*Source document*.
_ _ _ _ _

If the British political consensus collapsed in the ensuing decade it was not because of ideological confrontation but as a consequence of the continuing failure of governments of
all
colours to identify and impose a successful economic strategy. Starting with the view that Britain’s economic woes were the result of chronic under-investment, managerial inefficiency and endemic labour disputes over wages and job demarcation, both Labour and Conservative governments tried to replace the anarchy of British industrial relations with planned consensus along Austro-Scandinavian or German lines—a ‘Prices and Incomes Policy’ as it was known in Britain, with characteristic empirical minimalism.

They failed. The Labour Party was unable to impose industrial order because its paymasters in the industrial unions preferred nineteenth-century style confrontations on the shop floor—which they stood a good chance of winning—to negotiated contracts signed in Downing Street that would bind their hands for years ahead. The Conservatives, notably Edward Heath’s government of 1970-1974, had even less success, largely thanks to the well-founded, historically-engrained suspicion in certain sectors of the British working class—the coalminers above all—of any compromise with Tory ministries. Thus when Heath suggested closing a number of uneconomic coal mines in 1973, and tried to impose legal constraints on the power of trade unions to initiate labour disputes (something the Labour Party had first proposed, then abandoned, a few years before) his government was stymied by a wave of strikes. When he called an election to decide, as he put it, ‘who runs the country’, he narrowly lost to Harold Wilson, who prudently declined to take up the cudgels himself.

_ _ _ _ _

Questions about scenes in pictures

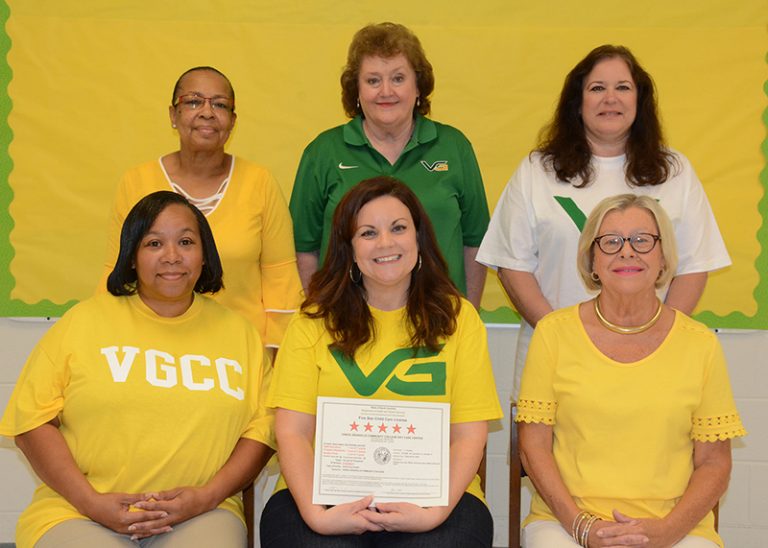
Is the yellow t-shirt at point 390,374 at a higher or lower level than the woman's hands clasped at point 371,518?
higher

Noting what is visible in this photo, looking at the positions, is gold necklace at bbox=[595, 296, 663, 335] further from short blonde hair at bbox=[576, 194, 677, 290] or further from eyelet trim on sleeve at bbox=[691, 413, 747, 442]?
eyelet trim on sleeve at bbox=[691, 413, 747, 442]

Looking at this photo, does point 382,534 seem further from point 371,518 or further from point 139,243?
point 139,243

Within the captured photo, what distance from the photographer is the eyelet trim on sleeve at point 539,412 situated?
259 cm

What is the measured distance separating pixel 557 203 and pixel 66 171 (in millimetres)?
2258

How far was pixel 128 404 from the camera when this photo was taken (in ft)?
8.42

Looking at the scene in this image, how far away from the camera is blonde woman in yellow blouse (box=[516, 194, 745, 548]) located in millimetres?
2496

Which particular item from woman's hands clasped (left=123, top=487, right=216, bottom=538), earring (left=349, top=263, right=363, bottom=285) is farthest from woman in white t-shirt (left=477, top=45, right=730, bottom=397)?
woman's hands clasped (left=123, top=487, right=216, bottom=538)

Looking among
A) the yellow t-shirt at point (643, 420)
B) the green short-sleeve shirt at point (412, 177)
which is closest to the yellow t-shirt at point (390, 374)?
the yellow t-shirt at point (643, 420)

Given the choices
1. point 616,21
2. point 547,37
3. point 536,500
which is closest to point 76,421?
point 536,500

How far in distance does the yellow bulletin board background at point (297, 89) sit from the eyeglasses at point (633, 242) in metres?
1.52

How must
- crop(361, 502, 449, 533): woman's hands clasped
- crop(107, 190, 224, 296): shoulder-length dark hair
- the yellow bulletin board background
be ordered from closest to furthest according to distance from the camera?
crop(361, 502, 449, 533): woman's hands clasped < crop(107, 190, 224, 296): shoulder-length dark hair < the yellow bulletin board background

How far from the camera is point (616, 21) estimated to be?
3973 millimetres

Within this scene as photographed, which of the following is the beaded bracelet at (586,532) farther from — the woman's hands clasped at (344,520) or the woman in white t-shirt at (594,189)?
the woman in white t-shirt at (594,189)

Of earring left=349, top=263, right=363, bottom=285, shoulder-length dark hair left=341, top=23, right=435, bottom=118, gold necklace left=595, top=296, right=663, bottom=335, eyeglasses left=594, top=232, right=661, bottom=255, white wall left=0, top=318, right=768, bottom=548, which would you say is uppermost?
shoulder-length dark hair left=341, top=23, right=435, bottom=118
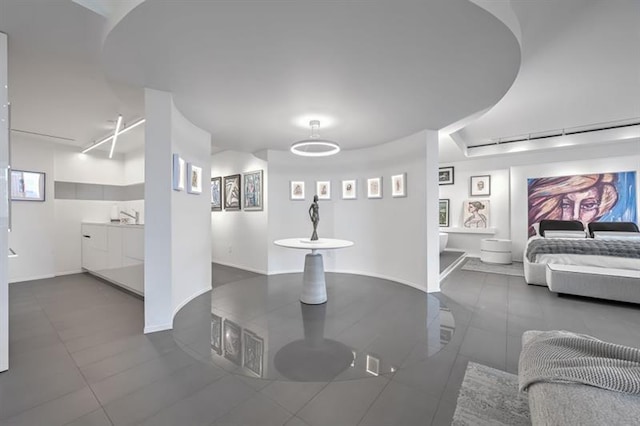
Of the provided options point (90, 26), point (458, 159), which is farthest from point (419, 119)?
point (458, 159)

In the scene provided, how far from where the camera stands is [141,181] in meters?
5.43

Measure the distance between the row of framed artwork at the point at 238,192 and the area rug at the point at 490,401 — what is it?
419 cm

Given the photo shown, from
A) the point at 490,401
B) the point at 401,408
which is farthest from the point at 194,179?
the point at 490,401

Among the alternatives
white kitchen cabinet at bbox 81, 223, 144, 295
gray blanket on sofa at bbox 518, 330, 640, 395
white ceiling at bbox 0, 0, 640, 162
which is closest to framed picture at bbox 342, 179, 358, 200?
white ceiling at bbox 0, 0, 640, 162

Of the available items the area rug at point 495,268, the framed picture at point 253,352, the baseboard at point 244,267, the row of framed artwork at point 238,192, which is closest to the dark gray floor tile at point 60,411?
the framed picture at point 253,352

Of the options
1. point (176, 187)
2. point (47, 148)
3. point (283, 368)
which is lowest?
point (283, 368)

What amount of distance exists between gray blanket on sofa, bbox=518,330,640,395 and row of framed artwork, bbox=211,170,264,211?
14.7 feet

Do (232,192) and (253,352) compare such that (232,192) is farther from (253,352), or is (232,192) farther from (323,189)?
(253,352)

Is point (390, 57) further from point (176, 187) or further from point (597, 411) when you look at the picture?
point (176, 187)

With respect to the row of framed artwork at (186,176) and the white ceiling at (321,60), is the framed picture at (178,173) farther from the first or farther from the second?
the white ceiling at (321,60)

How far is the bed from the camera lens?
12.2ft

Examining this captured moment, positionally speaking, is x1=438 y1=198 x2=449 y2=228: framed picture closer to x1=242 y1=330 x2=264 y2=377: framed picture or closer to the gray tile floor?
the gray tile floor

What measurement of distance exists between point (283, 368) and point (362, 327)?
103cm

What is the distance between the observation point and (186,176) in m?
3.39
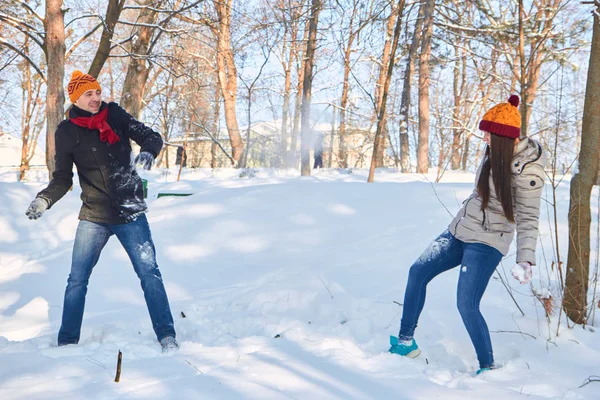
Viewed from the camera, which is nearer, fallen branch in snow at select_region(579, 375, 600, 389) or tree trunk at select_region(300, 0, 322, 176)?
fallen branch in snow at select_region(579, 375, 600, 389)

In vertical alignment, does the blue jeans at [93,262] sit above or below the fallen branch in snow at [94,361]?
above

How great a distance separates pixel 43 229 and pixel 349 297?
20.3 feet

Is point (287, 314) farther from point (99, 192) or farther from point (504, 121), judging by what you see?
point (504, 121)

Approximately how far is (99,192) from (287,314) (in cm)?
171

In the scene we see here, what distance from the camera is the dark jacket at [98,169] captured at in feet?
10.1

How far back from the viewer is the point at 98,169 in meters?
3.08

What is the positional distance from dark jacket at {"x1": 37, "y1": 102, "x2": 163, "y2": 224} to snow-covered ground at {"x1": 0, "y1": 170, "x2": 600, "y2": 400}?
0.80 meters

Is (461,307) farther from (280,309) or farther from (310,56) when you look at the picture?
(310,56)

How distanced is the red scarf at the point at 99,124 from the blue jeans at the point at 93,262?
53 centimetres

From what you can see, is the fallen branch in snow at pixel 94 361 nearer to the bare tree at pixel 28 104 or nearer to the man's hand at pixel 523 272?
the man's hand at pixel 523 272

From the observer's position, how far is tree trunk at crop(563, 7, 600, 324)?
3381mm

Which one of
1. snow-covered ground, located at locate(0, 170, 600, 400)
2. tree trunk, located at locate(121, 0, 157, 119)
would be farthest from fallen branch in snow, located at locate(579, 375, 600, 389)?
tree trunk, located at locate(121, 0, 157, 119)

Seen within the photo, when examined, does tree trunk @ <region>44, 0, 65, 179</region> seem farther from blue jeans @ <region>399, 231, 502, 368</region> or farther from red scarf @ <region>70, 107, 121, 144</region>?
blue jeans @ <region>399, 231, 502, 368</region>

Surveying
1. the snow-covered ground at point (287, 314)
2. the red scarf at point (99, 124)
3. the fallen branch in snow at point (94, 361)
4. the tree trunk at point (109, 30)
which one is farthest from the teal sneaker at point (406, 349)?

_ _ _ _ _

*Required tasks*.
**A.** According to the passage on British industrial relations, what did Edward Heath suggest closing in 1973?
**B.** Write out the passage on British industrial relations word for word, from "If the British" up to and including "characteristic empirical minimalism.".
The rows aren't needed for anything here.

*Task-by-task answers*.
**A.** A number of uneconomic coal mines.

**B.**
If the British political consensus collapsed in the ensuing decade it was not because of ideological confrontation but as a consequence of the continuing failure of governments of
all
colours to identify and impose a successful economic strategy. Starting with the view that Britain’s economic woes were the result of chronic under-investment, managerial inefficiency and endemic labour disputes over wages and job demarcation, both Labour and Conservative governments tried to replace the anarchy of British industrial relations with planned consensus along Austro-Scandinavian or German lines—a ‘Prices and Incomes Policy’ as it was known in Britain, with characteristic empirical minimalism.